On March 1, 2022, the Company entered into an offer letter with Mr. Fong pursuant to which he will serve as the Company’s Senior Vice President and Chief
Commercial Officer (the “Offer Letter”). The Offer Letter provides that Mr. Fong will receive an annualized base salary of $410,000 (the “Base Salary”) and is
eligible to earn year-end performance bonuses with a target bonus opportunity of
40% of his Base Salary (the “Bonus”). The Bonus may exceed the target in cases
of exceptional performance. Mr. Fong is eligible to participate in employee
benefit plans and programs generally available to the Company’s employees. In
addition, he was granted an option to purchase 210,000 shares of the Company’s
common stock with a grant date fair value of $481,614 at an exercise price equal
to the fair value of the Company’s common stock on The Nasdaq Capital Market on
September 23, 2021. The shares underlying the option vest and become exercisable
as follows: one quarter of the underlying shares each anniversary of
February 28, 2022, subject to Mr. Fong’s continued service to the Company. The
equity awards were made under the Company’s Amended and Restated 2017 Equity
Incentive Plan. The foregoing summary of the Offer Letter does not purport to be
a complete description of the Offer Letter and is qualified in its entirety by
reference to the full text of the Offer Letter, a copy of which is attached
hereto as Exhibit 10.1 and incorporated herein by reference.

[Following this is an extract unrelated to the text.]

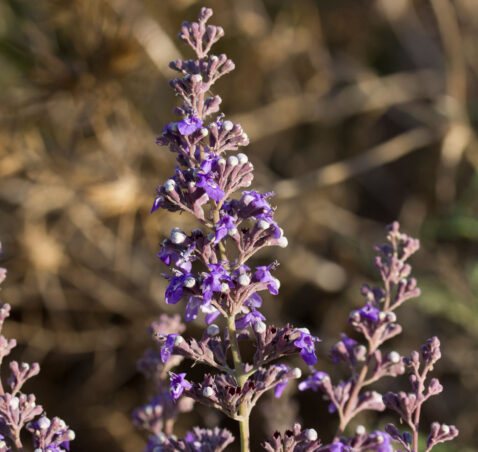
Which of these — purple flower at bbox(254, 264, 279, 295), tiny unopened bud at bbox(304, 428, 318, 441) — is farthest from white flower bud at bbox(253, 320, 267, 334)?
tiny unopened bud at bbox(304, 428, 318, 441)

In connection with Mr. Fong’s appointment as Senior Vice President and Chief
Commercial Officer, the Company and Mr. Fong also entered into an Amendment to
the Severance Agreement by and between the Company and Mr. Fong, dated as of
January 6, 2015 (as amended, the “Severance Agreement”). The Severance Agreement
provides, among other things, that if Mr. Fong’s employment with the Company is
terminated for any reason, the Company shall pay Mr. Fong: (i) any accrued but
unpaid Base Salary and any reimbursement for expenses incurred in accordance
with the Company’s expense reimbursement policies; and (ii) one and one-half of Mr. Fong’s Base Salary and an amount equal to four months of the COBRA premium
applicable to Mr. Fong. The foregoing description of the Severance Agreement is
qualified in its entirety by reference to the full text of the agreement, which
is attached as Exhibits 10.2 and 10.3 to this Current Report on Form 8-K.

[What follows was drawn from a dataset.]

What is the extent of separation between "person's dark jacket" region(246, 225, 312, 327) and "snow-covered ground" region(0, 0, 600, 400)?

Mr. Fong previously entered into an Employee Invention and Proprietary
Information Agreement. Mr. Fong will enter into the Company’s standard form of
indemnity agreement, which was previously filed by the Company as Exhibit 10.1
to the Company’s Form 8-K filed on January 24, 2018.

There are no arrangements or understandings between Mr. Fong and any other
persons pursuant to which he was appointed as Senior Vice President and Chief
Commercial Officer of the Company. There are no family relationships between Mr. Fong and any director or executive officer of the Company, and he has no
direct or indirect material interest in any transaction required to be disclosed
pursuant to Item 404(a) of Regulation S-K.

Item 9.01 Financial Statements and Exhibits.


Exhibit
Number       Description

10.1*+         Offer Letter, by and between CTI BioPharma Corp. and James K. Fong,
             dated as of March 1, 2022

10.2*+         Severance Agreement, by and between CTI BioPharma Corp. and James K.
             Fong, dated as of January 6, 2015

10.3*+         Amendment to Severance Agreement, by and between CTI BioPharma Corp.
             and James K. Fong, dated as of March 1, 2022

104          Cover Page Interactive Data File (embedded with the Inline XBRL
             document)



* Filed herewith.


+ Indicates management contract or compensatory plan.